On est à des années-lumière des escouades foisonnantes aperçues dans le football. Quand le ballon rond consacre des moyens financiers démesurés pour constituer des équipes de recruteurs, le vélo fait avec les moyens du bord, c'est-à-dire avec les membres du staff. Sus aux cellules de recrutement pléthorique ou aux "scouts", fonction très à la mode dans le foot, le recrutement est l'apanage du staff, et n'est qu'une simple facette de leur métier. "Chez nous, c'est la cellule de direction sportive qui s'en occupe, explique Stéphane Heulot, manager de Saur-Sojasun. Le recrutement concerne donc les directeurs sportifs, les entraîneurs, ainsi que les différentes personnes qui interviennent directement sur le terrain et vont à la pêche aux infos tout au long de l'année. La proximité avec certains coureurs nous permet également de récupérer des informations.
A la fin, c'est moi qui tranche, surtout pour statuer d'un point de vue budgétaire." Le staff est donc mis à contribution tout au long de la saison, une répartition des rôles qu'a également adoptée AG2R-La Mondiale, pourtant en World Tour. "Les plus investis dans le recrutement sont Julien Jurdie, Laurent Biondi (tous deux directeurs sportifs, Ndlr) et moi-même. On décide ensemble des coureurs que l'on souhaite engager en fonction des possibilités existantes. Tout marché a ses règles, les mêmes coureurs sont sollicités souvent par de nombreuses équipes. Il faut donc s'arracher pour arriver à construire l'équipe que l'on souhaite. Quelquefois, c'est l'inverse : des coureurs aimeraient bien intégrer l'équipe, mais ils ne sont pas forcément en positon favorable.

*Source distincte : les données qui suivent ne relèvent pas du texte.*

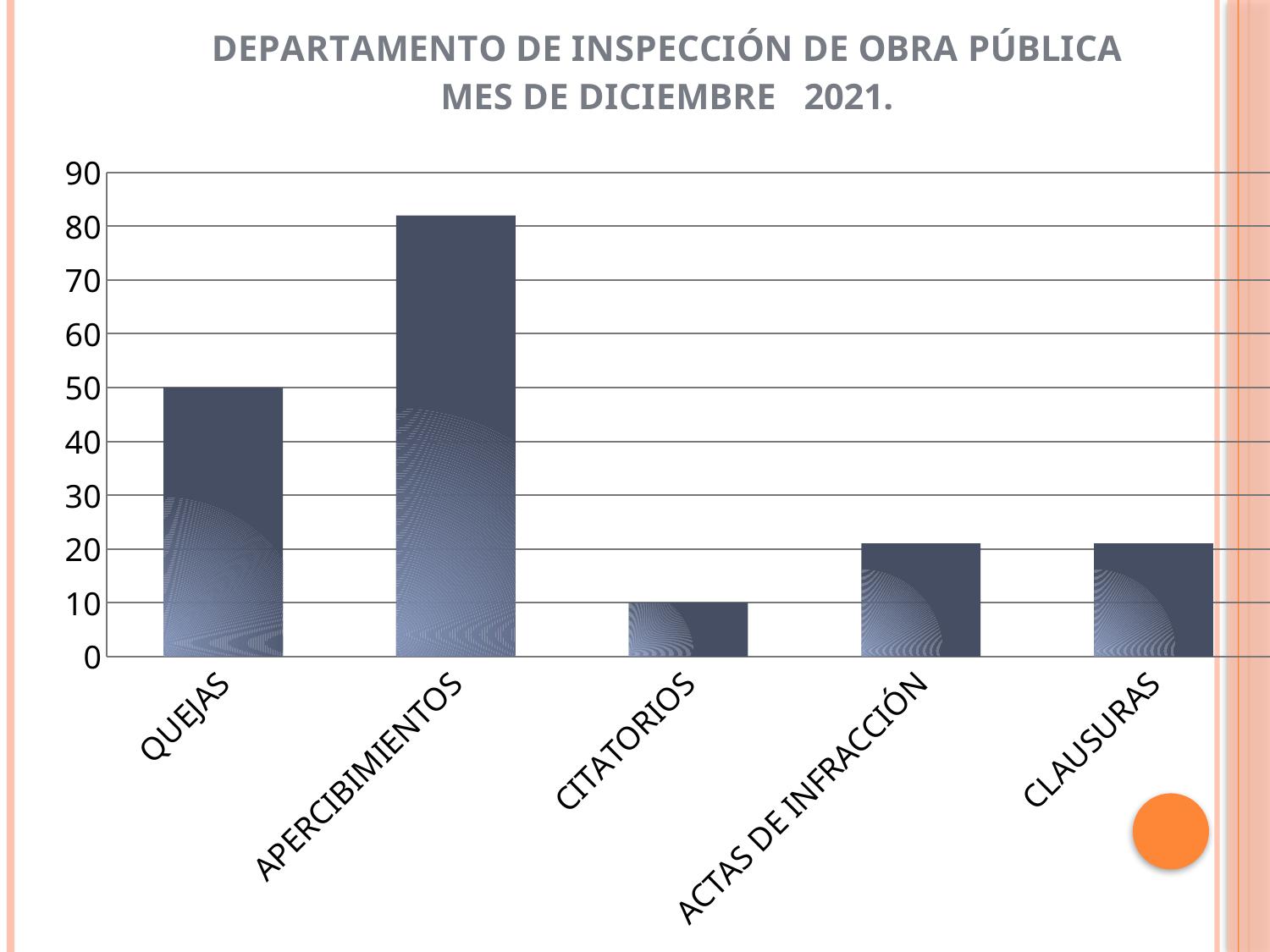
What is the difference between the values for QUEJAS and CITATORIOS? 40 What is the value for CITATORIOS? 10 Which category has the highest value in the chart? APERCIBIMIENTOS Which month and year does the chart title say the data is for? DICIEMBRE 2021 How many categories are shown on the x axis of the chart? 5 What is the value for QUEJAS? 50 Is the value for APERCIBIMIENTOS greater or less than 80? greater What type of chart is shown on the slide? bar chart Which category has the lowest value in the chart? CITATORIOS Which is larger, the value for QUEJAS or the value for ACTAS DE INFRACCIÓN? QUEJAS Is the value for CLAUSURAS greater or less than 30? less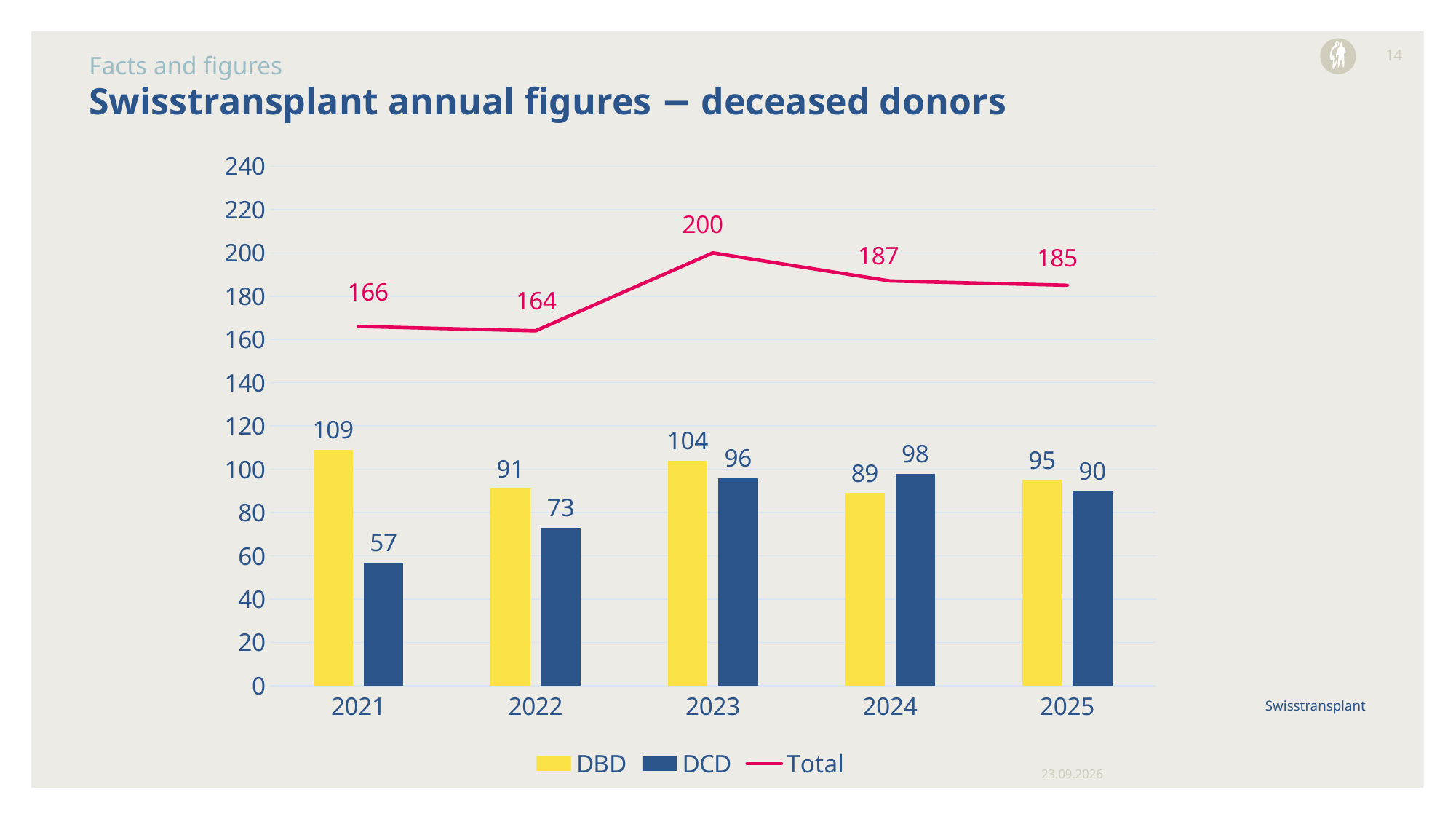
What is the difference between the DBD and DCD values in 2021? 52 What is the DCD value for 2024? 98 What colour are the DBD bars? Yellow How many series does the legend list? 3 Does the DBD value rise or fall from 2021 to 2022? Fall Which is larger in 2024, DBD or DCD? DCD What kind of chart is this? Combined bar and line chart Which year has the highest Total? 2023 What is the Total value for 2023? 200 How many years are shown on the x axis? 5 Which year has the lowest DCD value? 2021 What is the DBD value for 2021? 109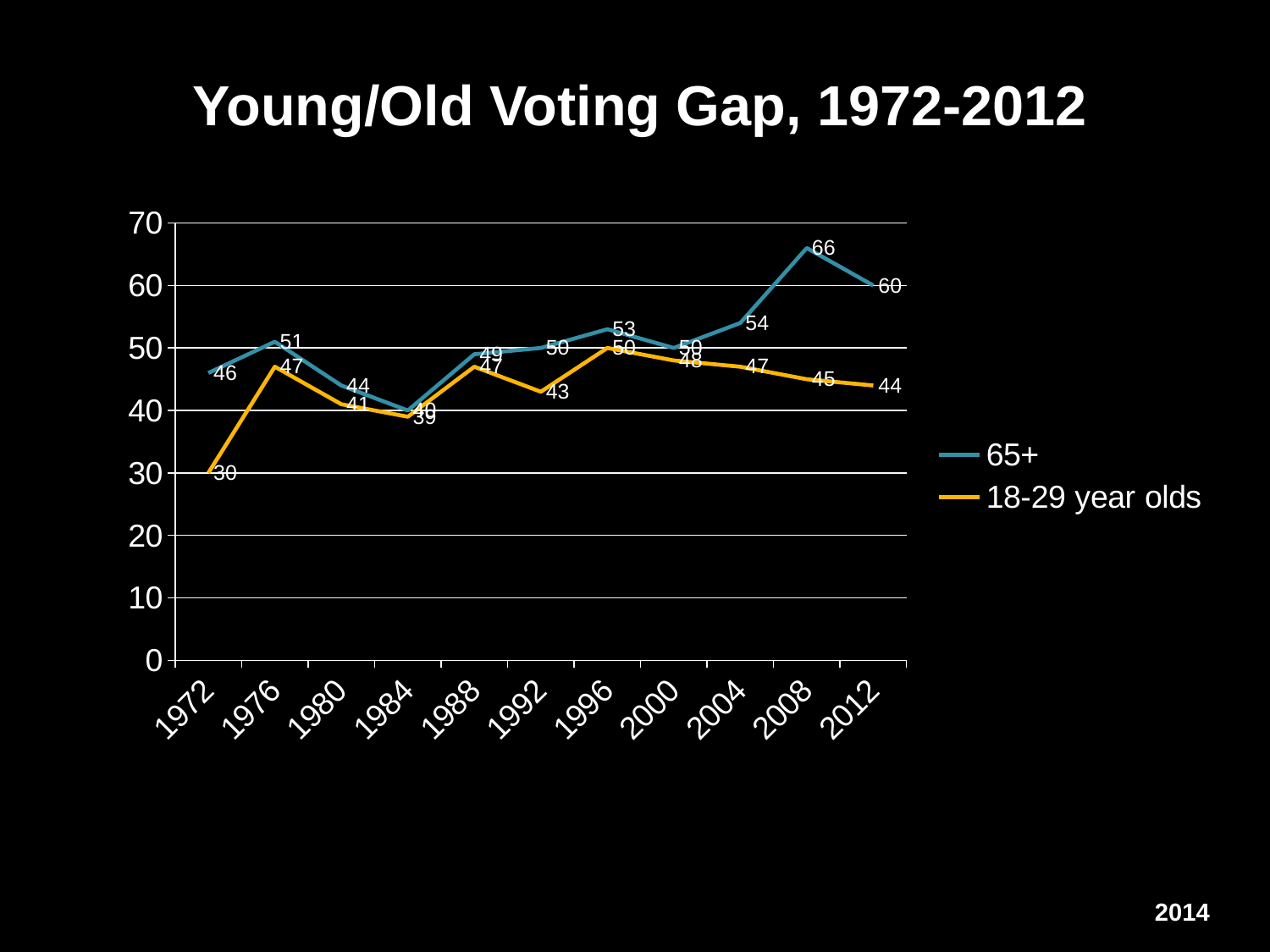
How many years are plotted along the x axis? 11 What kind of chart is shown on the slide? line chart What is the value for 18-29 year olds in 1972? 30 From 1996 to 2012, do the values for 18-29 year olds rise or fall? fall In which year does the 65+ series reach its highest value? 2008 What is the value for 18-29 year olds in 1992? 43 In which year is the value for 18-29 year olds lowest? 1972 In 1996, which series has the larger value, 65+ or 18-29 year olds? 65+ Is the value for 18-29 year olds in 1972 greater or less than 40? less What is the difference between the 65+ value and the 18-29 year olds value in 2012? 16 What is the value for the 65+ series in 2008? 66 How many series does the legend list? 2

C'est la loi de l'offre et de la demande, comme dans tous les domaines." Il s'agit ici de recrutement à proprement parler, mais les équipes professionnelles puisent également dans le vivier amateur pour dégoter des perles rares et... bon marché.
C'est la raison d'être des équipes réserves, Chambéry Cyclisme Formation pour AG2R et Sojasun Espoir pour Saur-Sojasun qui évoluent en DN1. "C'est là qu'on va puiser nos néoprofessionnels, commente Stéphane Heulot. On en a déjà sorti un bon petit paquet : Pierre Rolland, Julien Simon..."
Ces solutions internes - expertise des directeurs sportifs d'un côté et équipe espoirs de l'autre - ne sont qu'une des facettes du recrutement, et bien souvent, les sollicitations viennent de l'extérieur, au grand dam du staff... "On est souvent abordés par des managers ou des agents", confirme Vincent Lavenu. "Ce sont des gens dont on se passerait bien, lâche Stéphane Heulot. Personnellement, je préfère discuter directement avec le coureur, je n'achète pas un numéro ni du bétail. Ce système comporte peut-être des avantages pour le coureur, mais je préfère avoir affaire à la personne avec qui je compte travailler." Les voies de recrutement sont classiques, mais elles ne disent rien des critères sur lesquels se fonde la prise de décision. Ils sont de deux ordres, objectifs et subjectifs. "Le staff fait remonter des informations sur untel ou untel, précise Stéphane Heulot.